A-grouting, shall we go?

In coming back to America from England, I have developed a philosophy of grouting. Grout, for those whose kitchens are still new, is that fine plaster line filling the cracks between the glossy ceramic tiles on countertops or in shower stalls. Or, perhaps more properly, it is the plaster that used to fill the crack but has now chipped, cracked, and dropped out, leaving toothpick-size holes through which drops of water can weasel their furtive ways.

The latter definition, while less accurate, is more sociologically acceptable.For the fact is that most people think about grout only when it is not there. Yet it plays a solid (if narrow) part in our lives. It is surely one of our most widely seen and thinly appreciated substances. Where, after all , would we be without it?

Through no fault of my own, I find myself well placed to answer that question. For we recently moved into a house characterized by a monumental neglect of grout. Much of the house, I hasten to add, was in fine shape. But the only shower -- and as a man disinclined to stew like a prune in bathtubs, I emphasize the word "only" -- was a mess. The gray tiles of its back wall hung perilously upon a rotted and rippled plywood wall. The wall itself clung by rusted nails to two-by- fours with a consistency resembling stale devil's-food cake. Modest pressure of the hand as its base would open up a hole through which, as my father used to say, you could throw a cat. To shower in that environment was to deluge the cellar. And all for want of grout.

So it befell that, as the long winter evenings rolled by, I found myself squirreled away in that tiny room, hacking out the old wall, chipping the mastic off the tiles, and, finally, grouting. Not, one may say, the most mentally demanding work. Yet it had its redeeming features. It slowed the pace. It called forth patience. It gave time to think.

I found myself, at the outset, thinking, "Why am I doing this?" One answer was that I had always done these sorts of things. I recalled other projects I'd gotten involved in since, years ago, I worked summers for a carpenter in New Hampshire. In those days we knocked off whenever 4:30 came along. Working for yourself is different: You keep looking for something called "a good stopping place," and you work up such a head of steam that you can't quit until you find it.

So I got thinking about all those blindly willful late-nighters in our previous home. I remember using a router -- a power tool that sounds like a siren being tortured -- at 1 in the morning, outdoors, 15 feet from our neighbor's bedroom window. She was either out of town or incomparably polite.

And I remember the "one last hole" that took three hours. We needed a new electrical outlet. So I positioned my father in the laundry room to watch where the bit came through as I drilled into the family room paneling from the other side. All was going merrily when we heard a most astonishing crash, like a whole load of storm windows bouncing off the back of a truck. We ran to the laundry to find him, like a kind of bathrobed Banquo's ghost, dripping with assorted floor waxes, window cleaners, and detergents -- larded, in fact, with the once- bottled contents of a shelf which may drill had pushed clean off the wall onto the cement floor.

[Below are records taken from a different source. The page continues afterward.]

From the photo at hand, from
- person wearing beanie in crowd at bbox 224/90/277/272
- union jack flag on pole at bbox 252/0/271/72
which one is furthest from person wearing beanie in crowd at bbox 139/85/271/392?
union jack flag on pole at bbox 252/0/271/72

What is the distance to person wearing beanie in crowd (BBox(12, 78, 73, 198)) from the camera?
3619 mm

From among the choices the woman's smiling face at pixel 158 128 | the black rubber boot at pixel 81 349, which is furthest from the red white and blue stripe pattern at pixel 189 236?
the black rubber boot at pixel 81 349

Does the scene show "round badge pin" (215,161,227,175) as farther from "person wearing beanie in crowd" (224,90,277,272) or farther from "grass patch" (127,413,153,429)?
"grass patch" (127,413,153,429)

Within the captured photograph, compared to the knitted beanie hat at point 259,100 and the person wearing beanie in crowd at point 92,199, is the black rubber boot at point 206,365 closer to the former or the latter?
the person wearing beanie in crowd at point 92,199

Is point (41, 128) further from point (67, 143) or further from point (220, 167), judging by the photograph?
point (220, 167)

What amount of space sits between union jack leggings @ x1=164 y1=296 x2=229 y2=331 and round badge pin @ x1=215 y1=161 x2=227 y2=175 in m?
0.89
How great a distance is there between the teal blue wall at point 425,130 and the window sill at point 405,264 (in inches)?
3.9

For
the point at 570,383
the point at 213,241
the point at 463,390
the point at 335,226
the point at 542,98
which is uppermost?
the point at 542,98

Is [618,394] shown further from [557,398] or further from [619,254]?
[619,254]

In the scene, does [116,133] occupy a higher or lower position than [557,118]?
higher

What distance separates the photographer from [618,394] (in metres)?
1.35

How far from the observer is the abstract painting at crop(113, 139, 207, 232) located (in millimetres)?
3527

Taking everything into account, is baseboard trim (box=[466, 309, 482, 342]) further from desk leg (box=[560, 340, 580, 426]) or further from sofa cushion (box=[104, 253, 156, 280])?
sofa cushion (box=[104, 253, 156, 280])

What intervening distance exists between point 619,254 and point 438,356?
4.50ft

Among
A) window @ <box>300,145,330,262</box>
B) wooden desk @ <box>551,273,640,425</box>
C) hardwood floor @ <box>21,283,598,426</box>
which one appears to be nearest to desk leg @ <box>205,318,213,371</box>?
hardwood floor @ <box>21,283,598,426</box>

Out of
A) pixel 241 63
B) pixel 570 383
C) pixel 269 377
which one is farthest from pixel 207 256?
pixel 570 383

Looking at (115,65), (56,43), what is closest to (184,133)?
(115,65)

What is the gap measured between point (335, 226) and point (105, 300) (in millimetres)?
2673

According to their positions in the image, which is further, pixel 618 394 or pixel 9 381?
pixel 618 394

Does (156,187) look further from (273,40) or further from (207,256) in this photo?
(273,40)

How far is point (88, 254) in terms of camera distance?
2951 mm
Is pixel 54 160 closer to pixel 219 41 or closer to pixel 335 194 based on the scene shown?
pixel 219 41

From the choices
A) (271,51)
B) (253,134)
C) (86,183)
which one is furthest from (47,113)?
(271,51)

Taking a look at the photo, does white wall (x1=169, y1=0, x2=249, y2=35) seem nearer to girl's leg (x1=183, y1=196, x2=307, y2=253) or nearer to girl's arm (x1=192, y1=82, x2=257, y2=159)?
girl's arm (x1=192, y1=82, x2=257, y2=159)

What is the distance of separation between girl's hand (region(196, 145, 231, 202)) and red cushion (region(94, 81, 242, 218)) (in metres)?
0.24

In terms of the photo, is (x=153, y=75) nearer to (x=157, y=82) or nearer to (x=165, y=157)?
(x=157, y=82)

One recovers from such saucings, however, and counters get laid and outlets installed and houses improved. And I supoose, had I not had 18 months overseas. I never would have given it a second thought.I would simply have assumed, like many Americans, that to engage in do-it-yourself handiwork is to fulfill the highest good.

The British, I suspect, see it another way. I met not a few who were all thumbs over a screwdriver and would have gone to pieces before a miter box. Not that they didn't respect artisans and tool users. They simply had different interests. They would rather "have a man in" to fix a problem -- hard as it was to find a man -- so that they could spend their time pursuing those things (like gardening, or reading, or conversing) that make them such a splendid nation.

And, because we lived in England in houses not our own, I came slowly to respect those interests. I remember a damp and dripping kitchen ceiling. The upstairs shower, I thought with a groan. Then I realized that, for once, I didn't have to fix it. It was a most astonishing revelation: my wife simply called the agent, and a few days later I came home to find a newly caulked tub. I confess it gave me a start. Improvements could be made, repairs carried out, even without me doing them. I could read, write, and talk, and things would still get done.

And therein lies the kernel of the philosophy of grouting. For we in America are, by and large, a nation of grouters. It is not simply that we cannot afford to have a man in. It is that we tend to spend our efforts building environments , laboring to perfect every detail in our domestic surroundings -- so that we can, all too often, sit tidily in them and wonder what to say to each other. The British tend to spend their efforts building relationships with each other. They hold the art of conversation in high esteem -- although they may do it in rooms that Americans would find shabby and drab.

What took me by surprise during these recent winter nights, then, was the realization that I was gourting out of mere habit. I was doing something only because I knew how to do it.

I do not know, I confess, where that realization leads. Surely there is a value in all those qualities -- patience, persistence, a sense of visual design, a feel for structure -- that tools have taught me over the years. But surely, too, there is a value in a sense of community that sets human interchange above the skillful manipulation of matter.

Perhaps I should not call it a "philosophy" of grouting. Perhaps it is only, at this point, the glimmer of a paradox.